The ID4D program was launched in 2014 with “catalytic contributions” from the Bill & Melinda Gates Foundation (quelle surprise!) as well as the UK Government, the French Government, the Australian Government and the Omidyar Network. According to the World Bank Group’s website, it is a “cross-sectoral platform that creates and leverages partnerships with United Nations agencies, other donors, non-government organizations, academia, and the private sector” with the goal of “help[ing] countries realise the transformational potential of digital identification systems.”
The Nigerian government received additional financing for its digital ID program from the French Development Agency and the European Commission, which appears to be externalizing its migration/deportation policy by pushing countries that provide large inflows of migration into the EU (mainly Africa, the Middle East and non-EU member states in the Balkans) to set up biometric databases and digital identity programs.
World Bank + IMF = Digital Identity + CBDC
The digital ID programs are wrapped up in cozy buzz words such as digital development, social protection, gender issues and financial inclusion.
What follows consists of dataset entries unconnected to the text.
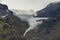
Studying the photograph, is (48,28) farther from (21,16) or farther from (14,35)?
(21,16)

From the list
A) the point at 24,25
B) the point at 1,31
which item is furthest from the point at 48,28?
the point at 1,31

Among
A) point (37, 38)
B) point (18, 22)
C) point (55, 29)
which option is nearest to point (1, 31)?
point (18, 22)

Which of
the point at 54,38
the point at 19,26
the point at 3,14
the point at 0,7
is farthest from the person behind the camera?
the point at 0,7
But digital ID systems can also be weaponized by authorities to exclude millions of people from access to the most basic services and amenities, as the NGO Access Now warned in October 2021:
As it stands, governments are making digital identity systems central to our lives, including making them requirements for access to vital government services and assistance, without the necessary input from civil society. At a pre-summit panel discussion, Digital ID for Inclusive Development? Emerging evidence on social exclusion and its broader implications, the panelists presented cases demonstrating patterns of exclusion in India, Uganda, and Kenya. They showed how digital identity programs are creating barriers to access to legal identity and public services for many people, while exacerbating inequalities and perpetuating systemic discrimination.
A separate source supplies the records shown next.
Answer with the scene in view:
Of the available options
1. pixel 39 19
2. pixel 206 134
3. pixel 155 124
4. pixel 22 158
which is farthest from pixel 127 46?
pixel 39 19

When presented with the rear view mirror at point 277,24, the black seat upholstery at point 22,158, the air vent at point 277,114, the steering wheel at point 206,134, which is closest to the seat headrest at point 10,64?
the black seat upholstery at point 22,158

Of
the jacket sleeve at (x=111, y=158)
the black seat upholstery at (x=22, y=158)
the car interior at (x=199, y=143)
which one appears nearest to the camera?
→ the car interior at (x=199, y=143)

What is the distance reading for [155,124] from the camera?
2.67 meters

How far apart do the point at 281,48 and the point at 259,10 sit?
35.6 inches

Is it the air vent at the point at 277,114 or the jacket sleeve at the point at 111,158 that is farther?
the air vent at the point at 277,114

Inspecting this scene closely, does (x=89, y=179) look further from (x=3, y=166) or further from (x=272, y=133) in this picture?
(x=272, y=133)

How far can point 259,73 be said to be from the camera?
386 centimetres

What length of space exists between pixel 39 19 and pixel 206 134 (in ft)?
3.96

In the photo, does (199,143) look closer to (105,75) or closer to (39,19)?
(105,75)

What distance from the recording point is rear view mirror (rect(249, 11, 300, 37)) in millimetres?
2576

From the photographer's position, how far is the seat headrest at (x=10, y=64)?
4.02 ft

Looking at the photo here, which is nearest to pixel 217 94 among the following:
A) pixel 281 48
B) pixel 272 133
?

Interestingly, as the World Bank pushes the development and implementation of digital ID programs in the Global South, its fellow Bretton Woods institution, the International Monetary Fund (IMF), is doing exactly the same for central bank digital currencies (CBDCs), both in the Global South and North. As the FT recently reported, central bank digital currencies will almost certainly have to go hand in hand with digital IDs:
What CBDC research and experimentation appears to be showing is that it will be nigh on impossible to issue such currencies outside of a comprehensive national digital ID management system. Meaning: CBDCs will likely be tied to personal accounts that include personal data, credit history and other forms of relevant information.
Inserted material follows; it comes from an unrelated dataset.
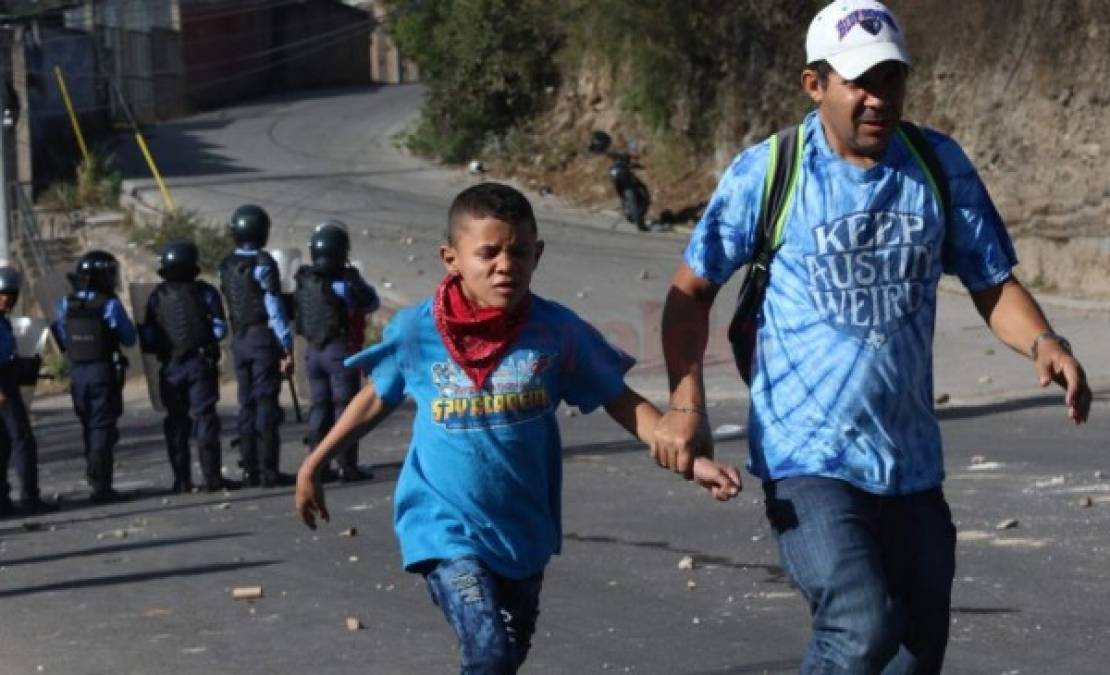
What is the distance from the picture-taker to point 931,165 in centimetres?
473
It just so happens that Nigeria is one of the first jurisdictions on planet Earth to have launched a central bank digital currency (CBDC): the so-called e-Naira, which as the IMF’s African department said in November 2021, is drawing substantial interest from the outside world, including from central banks. While central banks insist that CBDCs are intended as complementary to rather than a replacement of physical cash, Thales Group’s own communications suggest otherwise: one of the “ambitious aims” of Nigeria’s national identity program, says the military contractor, is the creation of a cashless society.